Published: Mon 31 Jul 2017 01:27 PM
Otago finding new ways to beat an old and enduring enemy - TB
An innovative approach in drug discovery in combating one of the world’s greatest health scourges – tuberculosis (TB) – is being pioneered by an international research group that has Otago microbiologists as key leading members.
The team, which includes Professor Greg Cook and colleague Kiel Hards of Otago, recently published its findings on the promising approach of identifying the key molecular components of Mycobacterium tuberculosis, which causes TB, that supersensitise the pathogen to new TB drugs so that their effectiveness can be enhanced. Their study was recently published in the leading international journal PNAS.
The World Health Organization states that TB is one of the top 10 causes of death worldwide and a leading killer of HIV-positive people. Globally, 1.8 million people died of the disease in 2015, and 10.4 million new cases were reported – an estimated 580,000 people with these new cases had multidrug-resistant TB.
Professor Cook says multi- and extensively-drug resistant strains of TB are becoming a huge problem, and they are taking an enormous toll on some of the most vulnerable people in the world. The cure rates for people with drug resistant strains of TB are incredible low (5-10 per cent) and the mortality rate extremely high.
“Our team is trying to develop new ways to treat this horrible disease, because our existing weapons against it are increasingly failing, too toxic and act too slowly. Finding new drugs is an incredibly difficult proposition, with only two new drugs licensed for TB in decades.
“We believe the key to beating TB is to discover what the key components of its physiology are that make this pathogen so stubborn to treatment by many TB drugs. During the course of his PhD work at Otago, Kiel Hards uncovered respiration as an essential component in allowing TB to avoid the action of new TB drugs.

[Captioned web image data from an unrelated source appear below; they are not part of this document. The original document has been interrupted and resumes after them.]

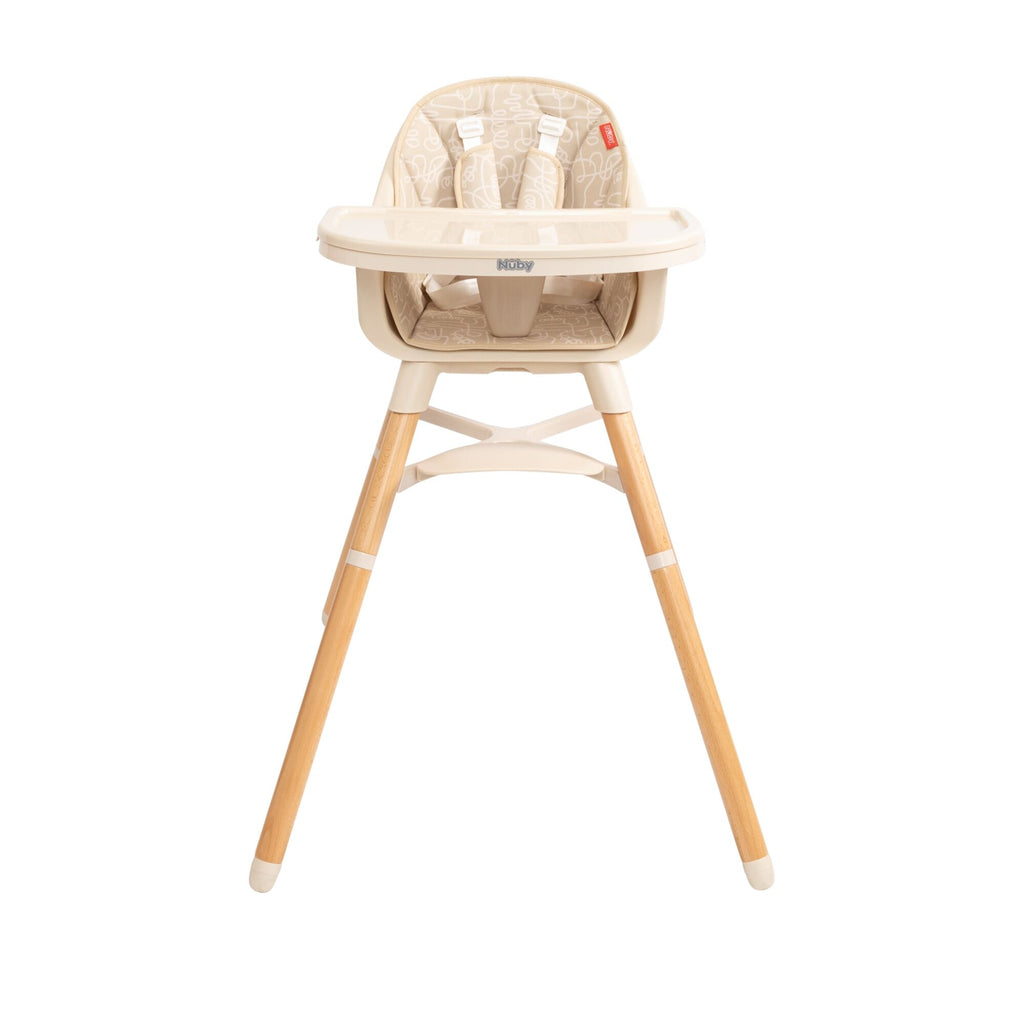 4-in-1 Multi-Use High Chair | Beige Lines (FHRA)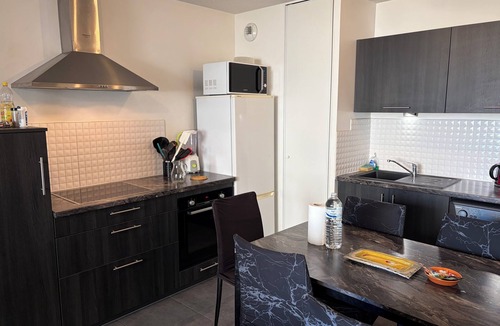 Saint-Rambert Apartment | Quiet T2 with terrace in Lyon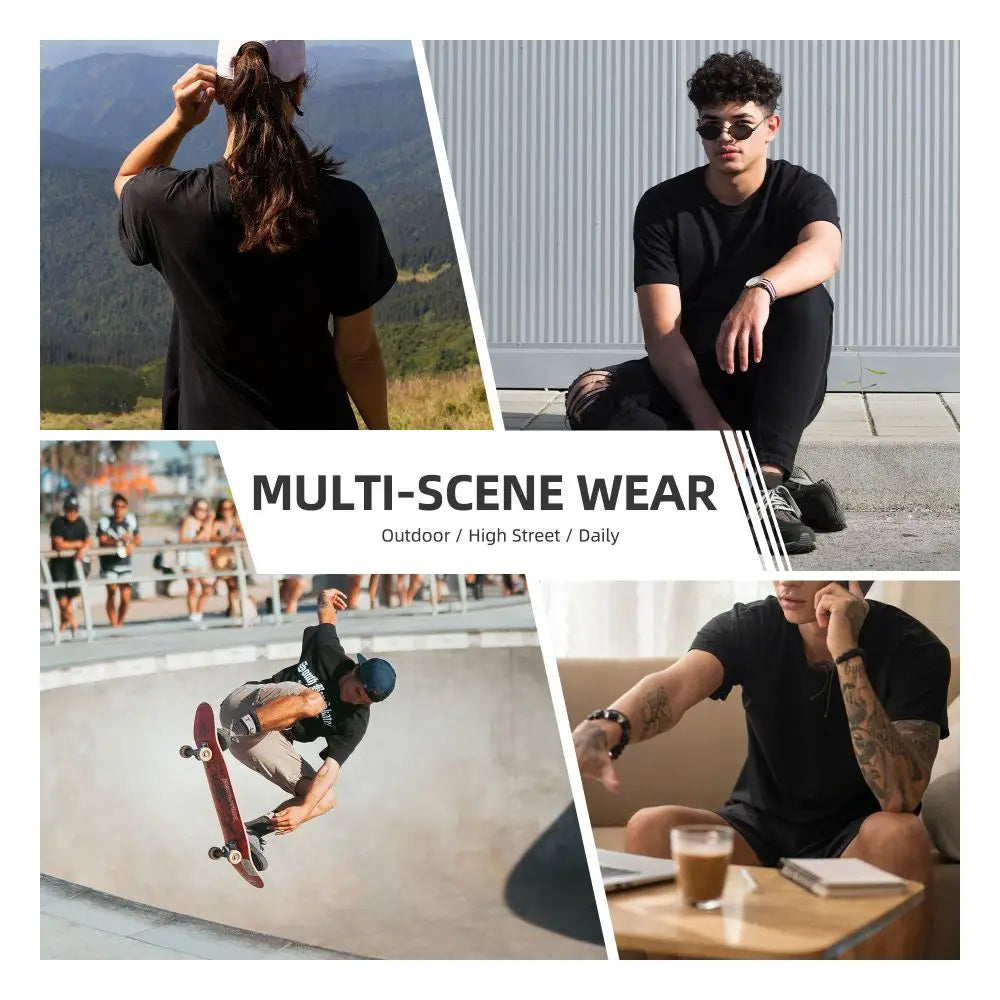 Acid Bath “When The Kite String Pops” Vintage Washed Tee — Oversized Streetwear For Men Who Own The Night - Premium tee from dseers - Just $50.99! Shop now at Lizard Vigilante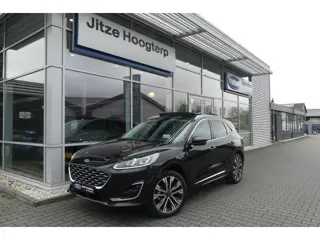 Ford Kuga 2.5 PHEV Vignale ELEKT. TREKHAAK (1.500KG), PANO, HUD, MEMORY, WINTER PACK, ADAPT. CRUISE,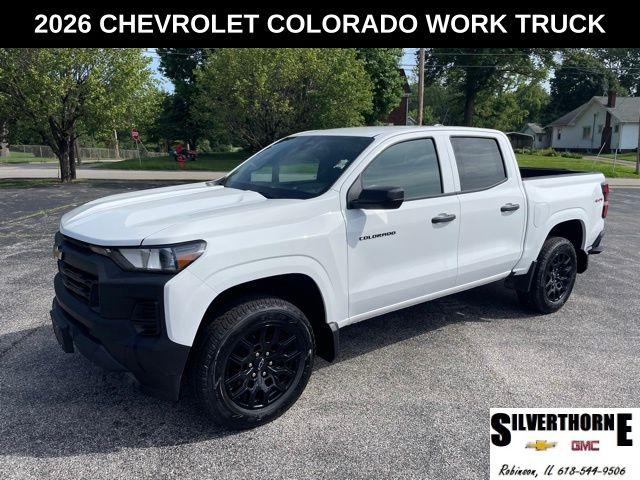 2026 Chevrolet Colorado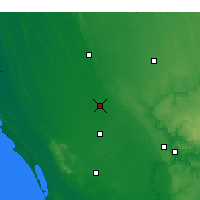Nearby Forecast Locations - Coonawarra - Map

“We’ve been investigating the key respiratory components that sensitise TB to new and old TB drugs with collaborators at Nanyang Technological University, Singapore and Albert Einstein College of Medicine, USA. By knocking out the two respiratory oxidases of TB simultaneously – one through gene deletion and other through drug inhibition, this led to rapid cell death of drug-tolerant TB (persisters) and cleared its infection in mice.
“We do not yet know how it might work in humans, but this work clearly highlights the incredible potential of targeting the respiration of TB with drugs that take out both respiratory oxidases. We think that it presents an excellent avenue to develop fast-acting drugs that synergise with current TB medicines and could ultimate revolutionise the way we treat TB infections.”
Professor Cook says that TB treatment is currently a lengthy and often unpleasant process that involves drugs that have to be taken for many months and can turn out to be ineffective because bacteria have developed resistance to the compounds.
“With our fresh approach to interfering with the pathogen’s respiration, we are confident that new treatments that bypass the multiple-drug resistance problem, and cut back the existing long treatment period, will not be that far around the corner.”